* [Work request]: Can you copy, word for word, the passage on artificial sentience from "Whereas AI alignment" to "couldn’t be sentient."?

Why might the possibility of artificial sentience be an especially pressing issue?
AI systems in the future may be moral patients — that is, they could deserve moral consideration for their own sake. Why? The biggest reason we’re concerned about this is because they could become sentient — and so feel conscious pleasure, suffering, or other good and bad feelings.
If so, then we will need to ensure that the future goes well not only for humans and animals, but for AI systems themselves.
Mistreating sentient systems or allowing them to suffer — whether intentionally or accidentally, perhaps because we don’t know that they are sentient — could be a moral catastrophe, analogous to factory farming, but on a potentially much larger scale.
Whereas AI alignment and AI governance work seeks to ensure that the development of AI benefits humanity, work on artificial sentience seeks to ensure that the development of AI benefits AI systems themselves, or at least does not harm them.
It might sound a bit outlandish to think that AI systems could be sentient, and it’s true that we don’t have a great understanding of sentience/consciousness. However, many philosophers and consciousness researchers think there’s no reason in principle that an artificial system made from silicon couldn’t be sentient.
One way AI systems could be sentient is if they emulate the computational structure of the human brain. If we are conscious because of the computational structure of our brains (as is plausible), then digital people with the same computational structure would also be sentient. But AI systems that are very different from us might also have their own forms of sentience, in the same way that nonhuman animals like octopuses might.

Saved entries
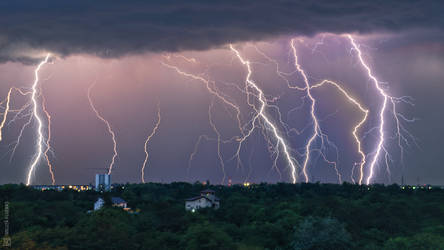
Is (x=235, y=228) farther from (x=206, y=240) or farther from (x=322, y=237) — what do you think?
(x=206, y=240)

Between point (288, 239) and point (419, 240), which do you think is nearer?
point (419, 240)

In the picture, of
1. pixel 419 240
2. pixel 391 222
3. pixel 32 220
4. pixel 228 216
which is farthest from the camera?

* [Solution to the exercise]:
Whereas AI alignment and AI governance work seeks to ensure that the development of AI benefits humanity, work on artificial sentience seeks to ensure that the development of AI benefits AI systems themselves, or at least does not harm them.
It might sound a bit outlandish to think that AI systems could be sentient, and it’s true that we don’t have a great understanding of sentience/consciousness. However, many philosophers and consciousness researchers think there’s no reason in principle that an artificial system made from silicon couldn’t be sentient.